Christine Mohler, who was part of the committee that drafted the 2008 freeway corridor plan during its two-year run, said the choice to zone retail, commercial and industrial activities next to the highway was intentional “so that if people go up and down the highway to shop and do things like that, it doesn’t have as much of an impact on the residential areas and the property.”
The original plan earmarked the inner portion of the corridor for housing and open space, but the proposed renovation would see the warehouse project as the focal point, with housing built around it, she said.
“It’s just absurd in that area,” she said. “What was originally planned, to be very efficient and as out of the way as possible, has turned into a giant warehouse hub, which is not at all what we had in mind.”
The warehouses wouldn’t be visible from the highway but would be visible from nearby trails and open spaces, said Sherri Leonard, president of the Redlands Conservation Association, a nonprofit that manages a 341-acre preserve about a half-mile from the proposed facility and a 70-acre preserve nearby.
“The scenery is beautiful,” she says, “and not just beautiful, it actually has a positive effect on the human psyche.

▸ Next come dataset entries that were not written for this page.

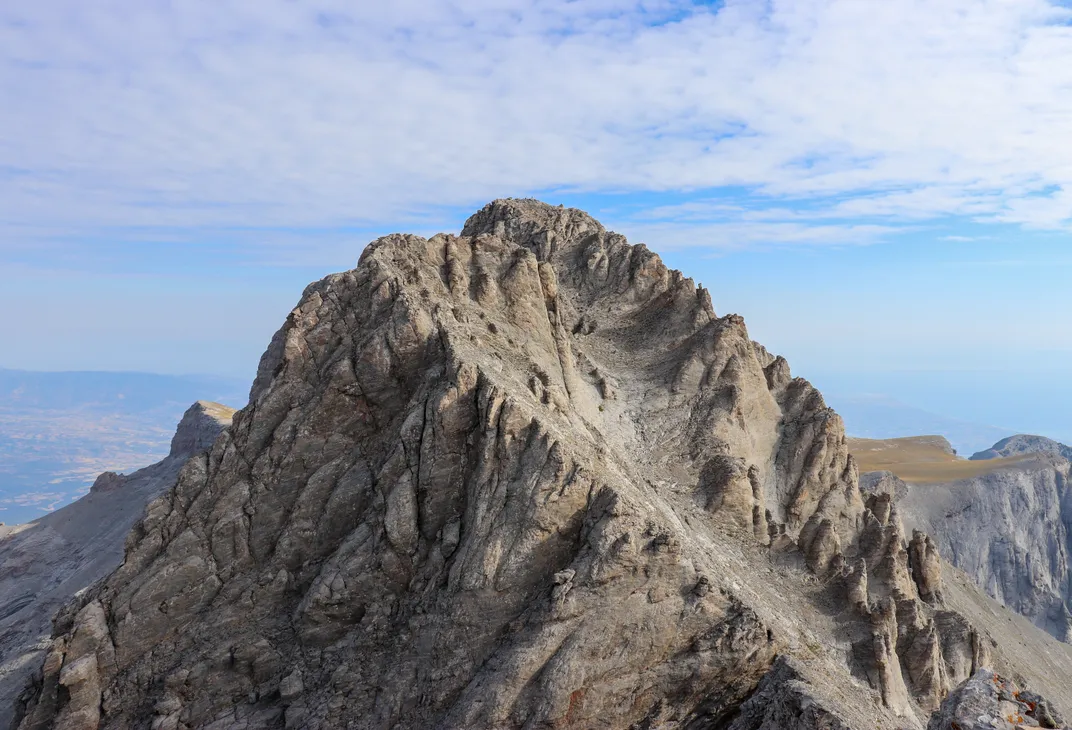 Mt. Olympus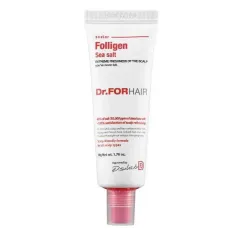 Dr.FORHAIR  Sea Salt Пілінг для шкіри голови з частинками солі з мертвого моря 50 мл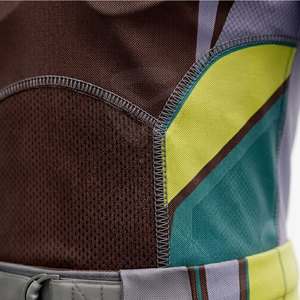 Durable Sportswear American Football Uniform Breathable Material Ideal For Practice Matches And Team Use - Product Image 5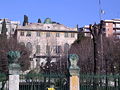 Villa Maria De Mari in evidente stato di abbandono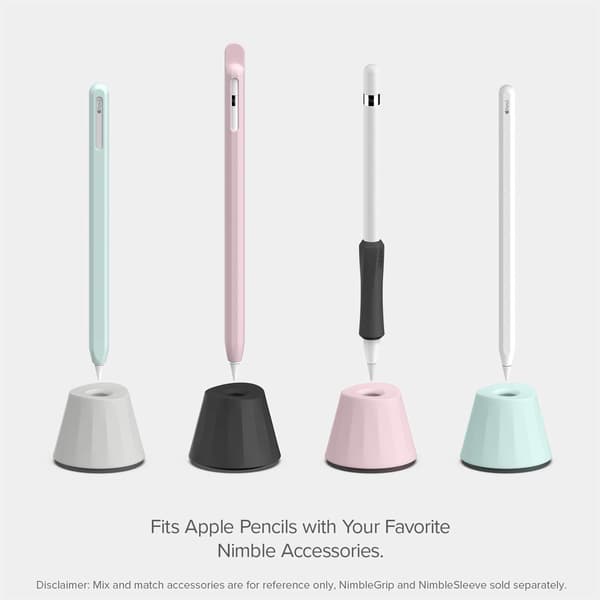 Silikonholder for Apple Pencil iPad Black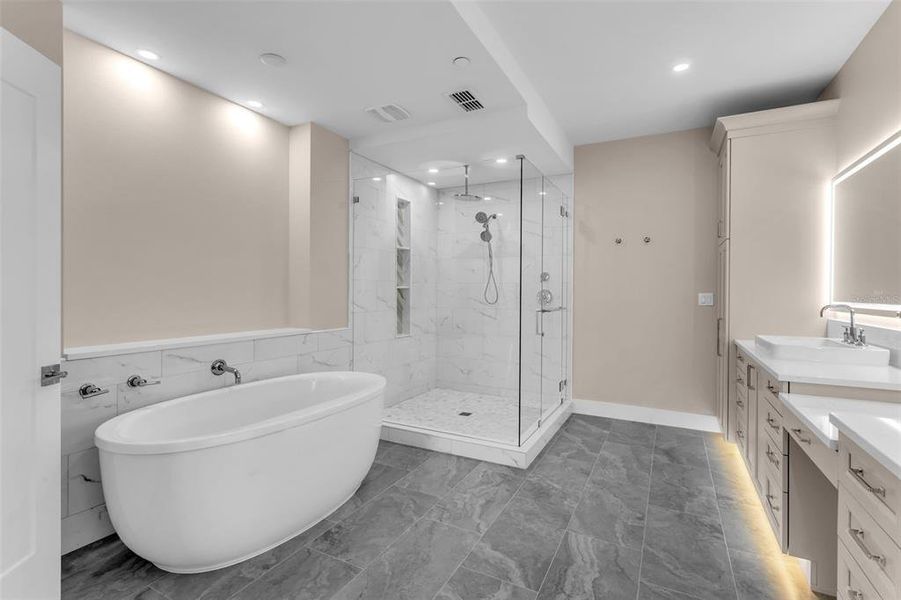 Furnished interior view inside a new home in , Tierra Verde (Image 30). Furnished interior view inside a new home in , Tierra Verde (Image 30).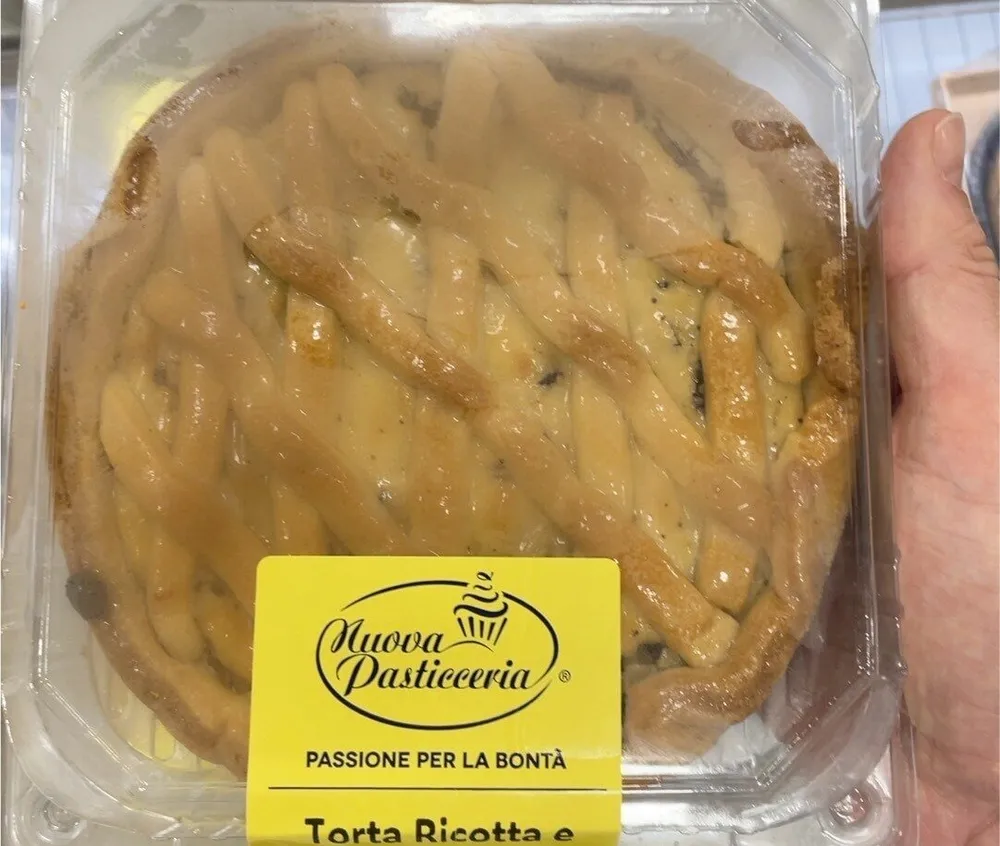 Torta ricotta e cioccolato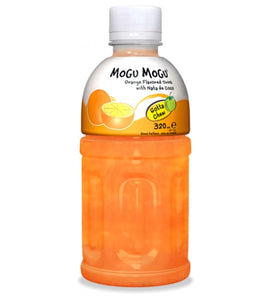 Mogu Mogu Orange Flavored Drink With Nata De Coco 320ml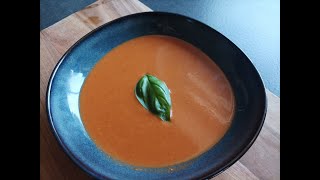 Schnelle leckere sommerliche Tomatensuppe [upl. by Limber920]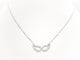 Collier Collier Aile d'ange Or blanc Diamant 58 Facettes 579302RV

Watch any car commercial; you never see people driving through warehouse districts or residential areas.”
The land designated for the complex is privately owned and not open to the public, but it is a wildlife corridor home to mountain lions, coyotes, foxes, bobcats and the occasional bear, she said.
“Not only does it do significant damage to the environment, to habitat, but it also opens the door to more of this kind of thing happening, and that’s from a conservation standpoint,” she said. “From everyone’s perspective, it’s bringing 18-wheeler trucks onto a highway exit that’s already heavily congested at many times of the day, and there’s no way to mitigate that, you just have to deal with it.”
When Matuszak moved to Yucaipa in 1977 to teach exercise science and biomechanics at the local high school, the nearby communities of San Bernardino and Redlands were sprawling orange groves and fields where farmers grew strawberries and onions, he said.
“Right now we have miles and miles of these warehouses, with concrete roofs, concrete walls, concrete parking lots,” he said, which he said creates a heat island effect that contributes to global warming and can raise local temperatures by several degrees.
“They’re starting to try to extend what they’re calling the logistics hub of the world into our region,” he said. “We’re outraged by this, and we’re going to do everything in our power to stop that from happening.”